» **Instructions for the task**: Your answer should repeat the entries in full, exactly as given, with no pictures.

» **Records for the task**:
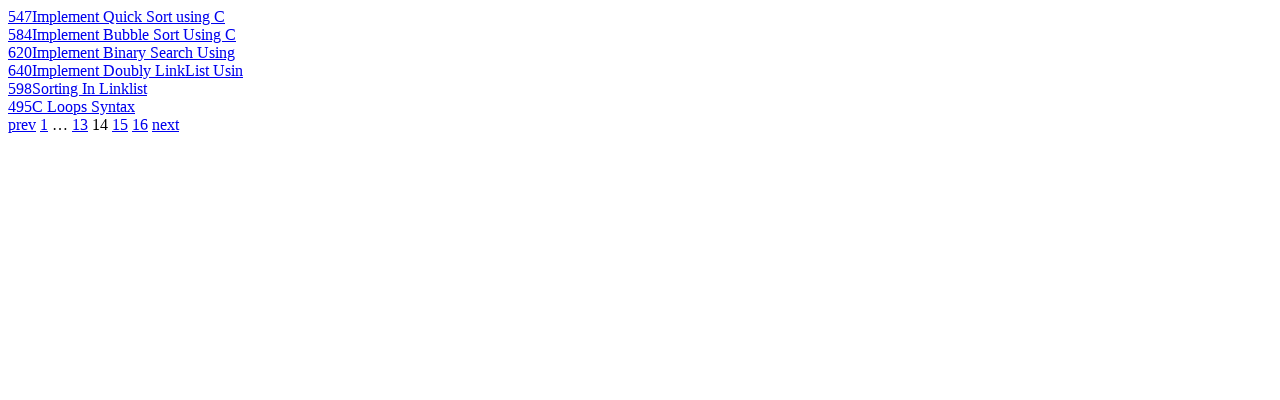

--- FILE ---
content_type: text/html; charset=utf-8
request_url: https://findnerd.com/list/viewrecent/C-program-to-show-the-implementation-of-array-of-pointers-to-strings---/20319?page=14
body_size: 589
content:
							 
							 
									  <div class="otherComments">
										<!----> <a href="/list/view/Implement-Quick-Sort-using-C/5568/" class="image">547</a><a href="/list/view/Implement-Quick-Sort-using-C/5568/" class="text">Implement Quick Sort using C</a>
									  </div>
									  
							 
									  <div class="otherComments">
										<!----> <a href="/list/view/Implement-Bubble-Sort-Using-C/4677/" class="image">584</a><a href="/list/view/Implement-Bubble-Sort-Using-C/4677/" class="text">Implement Bubble Sort Using C</a>
									  </div>
									  
							 
									  <div class="otherComments">
										<!----> <a href="/list/view/Implement-Binary-Search-Using-C/4379/" class="image">620</a><a href="/list/view/Implement-Binary-Search-Using-C/4379/" class="text">Implement Binary Search Using </a>
									  </div>
									  
							 
									  <div class="otherComments">
										<!----> <a href="/list/view/Implement-Doubly-LinkList-Using-C-/4378/" class="image">640</a><a href="/list/view/Implement-Doubly-LinkList-Using-C-/4378/" class="text">Implement Doubly LinkList Usin</a>
									  </div>
									  
							 
									  <div class="otherComments">
										<!----> <a href="/list/view/Sorting-In-Linklist/4240/" class="image">598</a><a href="/list/view/Sorting-In-Linklist/4240/" class="text">Sorting In Linklist</a>
									  </div>
									  
							 
									  <div class="otherComments">
										<!----> <a href="/list/view/C-Loops-Syntax/4154/" class="image">495</a><a href="/list/view/C-Loops-Syntax/4154/" class="text">C Loops Syntax</a>
									  </div>
									  									
						
									 <div class="paginate paginajax"><a href="/list/viewrecent/C-program-to-show-the-implementation-of-array-of-pointers-to-strings---/20319?page=13" class="prev_page" rel="prev">prev</a> <a href="/list/viewrecent/C-program-to-show-the-implementation-of-array-of-pointers-to-strings---/20319?page=1" rel="start">1</a> <span class="gap">&hellip;</span> <a href="/list/viewrecent/C-program-to-show-the-implementation-of-array-of-pointers-to-strings---/20319?page=13" rel="prev">13</a> <span class="current">14</span> <a href="/list/viewrecent/C-program-to-show-the-implementation-of-array-of-pointers-to-strings---/20319?page=15" rel="next">15</a> <a href="/list/viewrecent/C-program-to-show-the-implementation-of-array-of-pointers-to-strings---/20319?page=16">16</a> <a href="/list/viewrecent/C-program-to-show-the-implementation-of-array-of-pointers-to-strings---/20319?page=15" class="next_page" rel="next">next</a></div>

» **Exercise output**:
--- FILE ---
content_type: text/html; charset=utf-8
request_url: https://findnerd.com/list/viewrecent/C-program-to-show-the-implementation-of-array-of-pointers-to-strings---/20319?page=14
body_size: 589
content:
							 
							 
									  <div class="otherComments">
										<!----> <a href="/list/view/Implement-Quick-Sort-using-C/5568/" class="image">547</a><a href="/list/view/Implement-Quick-Sort-using-C/5568/" class="text">Implement Quick Sort using C</a>
									  </div>
									  
							 
									  <div class="otherComments">
										<!----> <a href="/list/view/Implement-Bubble-Sort-Using-C/4677/" class="image">584</a><a href="/list/view/Implement-Bubble-Sort-Using-C/4677/" class="text">Implement Bubble Sort Using C</a>
									  </div>
									  
							 
									  <div class="otherComments">
										<!----> <a href="/list/view/Implement-Binary-Search-Using-C/4379/" class="image">620</a><a href="/list/view/Implement-Binary-Search-Using-C/4379/" class="text">Implement Binary Search Using </a>
									  </div>
									  
							 
									  <div class="otherComments">
										<!----> <a href="/list/view/Implement-Doubly-LinkList-Using-C-/4378/" class="image">640</a><a href="/list/view/Implement-Doubly-LinkList-Using-C-/4378/" class="text">Implement Doubly LinkList Usin</a>
									  </div>
									  
							 
									  <div class="otherComments">
										<!----> <a href="/list/view/Sorting-In-Linklist/4240/" class="image">598</a><a href="/list/view/Sorting-In-Linklist/4240/" class="text">Sorting In Linklist</a>
									  </div>
									  
							 
									  <div class="otherComments">
										<!----> <a href="/list/view/C-Loops-Syntax/4154/" class="image">495</a><a href="/list/view/C-Loops-Syntax/4154/" class="text">C Loops Syntax</a>
									  </div>
									  									
						
									 <div class="paginate paginajax"><a href="/list/viewrecent/C-program-to-show-the-implementation-of-array-of-pointers-to-strings---/20319?page=13" class="prev_page" rel="prev">prev</a> <a href="/list/viewrecent/C-program-to-show-the-implementation-of-array-of-pointers-to-strings---/20319?page=1" rel="start">1</a> <span class="gap">&hellip;</span> <a href="/list/viewrecent/C-program-to-show-the-implementation-of-array-of-pointers-to-strings---/20319?page=13" rel="prev">13</a> <span class="current">14</span> <a href="/list/viewrecent/C-program-to-show-the-implementation-of-array-of-pointers-to-strings---/20319?page=15" rel="next">15</a> <a href="/list/viewrecent/C-program-to-show-the-implementation-of-array-of-pointers-to-strings---/20319?page=16">16</a> <a href="/list/viewrecent/C-program-to-show-the-implementation-of-array-of-pointers-to-strings---/20319?page=15" class="next_page" rel="next">next</a></div>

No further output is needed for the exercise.